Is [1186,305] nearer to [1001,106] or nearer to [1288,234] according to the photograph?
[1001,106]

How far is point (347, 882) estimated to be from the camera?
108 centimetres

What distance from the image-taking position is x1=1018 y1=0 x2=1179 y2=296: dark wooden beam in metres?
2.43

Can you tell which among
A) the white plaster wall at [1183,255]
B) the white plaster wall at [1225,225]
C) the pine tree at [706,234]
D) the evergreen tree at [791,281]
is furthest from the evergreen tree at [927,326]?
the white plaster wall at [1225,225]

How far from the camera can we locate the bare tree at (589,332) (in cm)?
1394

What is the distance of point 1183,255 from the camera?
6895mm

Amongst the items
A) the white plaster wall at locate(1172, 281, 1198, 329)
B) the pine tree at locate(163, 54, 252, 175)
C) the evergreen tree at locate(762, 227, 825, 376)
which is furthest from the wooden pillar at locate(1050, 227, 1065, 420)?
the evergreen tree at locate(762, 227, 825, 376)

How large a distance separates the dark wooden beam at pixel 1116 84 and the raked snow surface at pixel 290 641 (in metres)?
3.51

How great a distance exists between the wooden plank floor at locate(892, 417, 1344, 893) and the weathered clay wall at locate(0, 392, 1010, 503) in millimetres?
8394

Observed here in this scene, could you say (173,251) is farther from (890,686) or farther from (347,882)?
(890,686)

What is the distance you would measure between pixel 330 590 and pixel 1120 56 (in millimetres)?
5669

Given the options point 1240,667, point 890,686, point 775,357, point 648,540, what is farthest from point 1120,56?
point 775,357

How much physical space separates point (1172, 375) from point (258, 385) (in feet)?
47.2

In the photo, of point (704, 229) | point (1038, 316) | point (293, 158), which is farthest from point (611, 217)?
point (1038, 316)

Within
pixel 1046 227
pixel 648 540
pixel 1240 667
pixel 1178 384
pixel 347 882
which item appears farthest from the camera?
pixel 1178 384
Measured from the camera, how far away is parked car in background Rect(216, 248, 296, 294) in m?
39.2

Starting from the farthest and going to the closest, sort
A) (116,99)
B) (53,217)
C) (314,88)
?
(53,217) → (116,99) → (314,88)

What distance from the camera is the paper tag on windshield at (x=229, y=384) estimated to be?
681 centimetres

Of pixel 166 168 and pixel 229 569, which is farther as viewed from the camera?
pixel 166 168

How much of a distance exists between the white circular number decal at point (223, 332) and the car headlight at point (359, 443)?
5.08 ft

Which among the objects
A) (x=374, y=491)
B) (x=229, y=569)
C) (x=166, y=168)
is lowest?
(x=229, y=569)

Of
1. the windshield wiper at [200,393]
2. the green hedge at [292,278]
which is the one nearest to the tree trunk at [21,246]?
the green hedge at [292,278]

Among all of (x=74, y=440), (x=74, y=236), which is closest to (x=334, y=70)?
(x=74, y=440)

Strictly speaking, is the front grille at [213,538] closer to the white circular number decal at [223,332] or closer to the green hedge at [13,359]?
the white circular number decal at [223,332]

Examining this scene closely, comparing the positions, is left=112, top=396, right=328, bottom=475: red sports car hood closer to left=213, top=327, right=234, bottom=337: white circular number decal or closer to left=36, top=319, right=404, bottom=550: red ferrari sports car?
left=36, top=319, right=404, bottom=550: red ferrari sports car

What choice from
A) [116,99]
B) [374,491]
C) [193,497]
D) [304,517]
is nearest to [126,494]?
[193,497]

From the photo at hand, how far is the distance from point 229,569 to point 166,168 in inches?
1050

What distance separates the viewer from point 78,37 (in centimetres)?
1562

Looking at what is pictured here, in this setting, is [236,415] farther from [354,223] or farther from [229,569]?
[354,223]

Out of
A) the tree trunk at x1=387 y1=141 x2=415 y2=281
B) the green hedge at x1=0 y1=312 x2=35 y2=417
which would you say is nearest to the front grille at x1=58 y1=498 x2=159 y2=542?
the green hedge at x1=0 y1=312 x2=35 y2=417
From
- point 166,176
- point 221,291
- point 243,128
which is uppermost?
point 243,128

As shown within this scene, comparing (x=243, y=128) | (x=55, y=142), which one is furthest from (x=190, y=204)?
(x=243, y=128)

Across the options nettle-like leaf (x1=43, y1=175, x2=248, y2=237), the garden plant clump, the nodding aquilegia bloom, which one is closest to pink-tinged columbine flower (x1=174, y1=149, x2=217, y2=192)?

• _Written exercise_
Duplicate the lines beginning with the one containing "Measured from the" and stopping after the one containing "(53,217) → (116,99) → (314,88)".

• _Result for this task_
Measured from the camera, how far away is parked car in background Rect(216, 248, 296, 294) in m?
39.2

Starting from the farthest and going to the closest, sort
A) (116,99)
B) (53,217)
C) (314,88)
?
(53,217) → (116,99) → (314,88)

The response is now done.